En el caso presente, según el entendimiento y la posición asumida por el Ad-quem para disponer la nulidad de la Sentencia, se basó en el art. 197 del Cód. Pdto. Civ. y bajo el argumento de corregir desaciertos que amenazan el debido proceso, manifiesta que el resarcimiento de los daños y perjuicios en ningún momento fue introducido como elemento de juicio ni mucho menos fue peticionado en la demanda y consiguientemente no formaría parte de la pretensión de los actores y que el Juez A-quo incorrectamente lo consignó de manera ultra-petita en la parte dispositiva del fallo condenando al Municipio de La Paz al pago de daños y perjuicios, aspecto que generaría confusión incidiendo en la sintaxis y el sentido de sindéresis de la Resolución dando lugar a un serio cuestionamiento del veredicto.
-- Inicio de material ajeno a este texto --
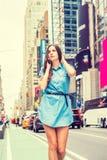 Ungt östligt - europeisk kvinnaresande i New York Royaltyfria Bilder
Al margen de lo señalado, realiza una distinción entre “daños y perjuicios” y “daños y multas”, indicando que los primeros se hallan consagrados como una auténtica categoría doctrinaria inherente al campo de las acciones resarcitorias que pueden ser planteados como demanda principal o derivativa por acción u omisión en fraude de un derecho, mientras que los “daños y multas” expresados en la causa, están referidos a las costas procesales que los actores habrían querido se les reconozca a su favor como condenaciones accesorias.
Si bien el Juez de la causa incorporó de manera accesoria en la parte dispositiva de la Sentencia la sanción de “costas, daños y perjuicios” a la Entidad demandada (Gobierno Municipal de La Paz) sustituyendo las “multas” impetradas por “perjuicios” lo que aparentemente tornaría la decisión de ultra-petita; sin embargo ese aspecto no ameritaba disponer la nulidad de la Sentencia, pudiendo el Ad-quem al momento de absolver la consulta de la Sentencia, enmendar esa situación absolviendo el fondo de la cuestión reclamada en apelación, toda vez que la consulta instituida en el art. 197 del Cód. Pdto. Civ. es bastante amplia y no se trata de un mero formalismo destinado únicamente a encontrar vicios de nulidad procesal como aparentemente lo entiende el Ad-quem; por el contrario la consulta le otorga al juez o tribunal amplias facultades para realizar de oficio la revisión integral del proceso tanto en su aspecto formal como sustancial a fin de establecer la legalidad del fallo de primera instancia, sin que ello importe la etapa decisoria ya cumplida ni el consentimiento que hayan prestado quienes son partes en el proceso; en ejercido de ese mandato legal, el Tribunal está plenamente facultado para revocar total o parcialmente el fallo objeto de consulta si considera que el mismo no es el correcto o es injusto, sin que ello implique necesariamente anular o dejar sin efecto la resolución materia de consulta como aconteció en el caso de Autos.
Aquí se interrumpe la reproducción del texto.